DLT | Cluster terminated by System-User | INTERNAL_ERROR: Communication lost with driver. Cluster 0312-140502-k9monrjc was not reachable for 120 seconds

vgupta
New Contributor II

Dear Community, Hope you are doing well.

For the last couple of days I am seeing very strange issues with my DLT pipeline, So every 60-70 mins it is getting failed in continuous mode, with the ERROR;

INTERNAL_ERROR: Communication lost with driver. Cluster 0312-140502-k9monrjc was not reachable for 120 seconds. at 2023-03-12 21:26:51 IST (Please see the screenshot),

DLT_ERROR 

When I try to check the events for the driver, It says that "Cluster terminated by system-user" (at 2023-03-12 21:26:47 IST), and Could not find any details associated with this event. And this is happening again and again, every time Pipeline re-starts and runs around 1 hour or sometimes 1.5 hours fine, and then the same.
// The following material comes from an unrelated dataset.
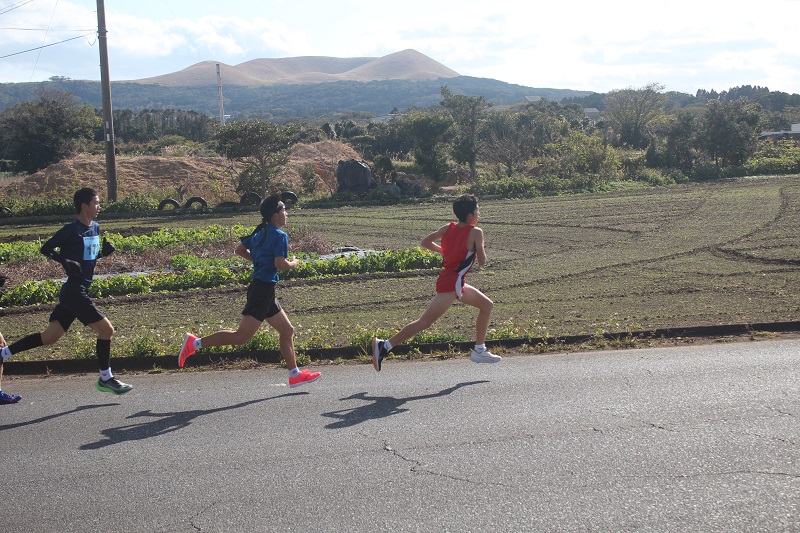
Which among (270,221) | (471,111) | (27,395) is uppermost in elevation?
(471,111)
DLT_Cluster_eventsCould anyone please help us with the priority, what, and why it starts happening suddenly? Because no changes were done in the pipeline code as well as data volume recently. Also, I tried increasing workers from 6 to 10. And issue remains the same.

Please note earlier it was running fine with 6 clusters as well.

Provider: Azure Databricks

Any help on priority will be really appreciated, as this is impacting our Production Data pipelines.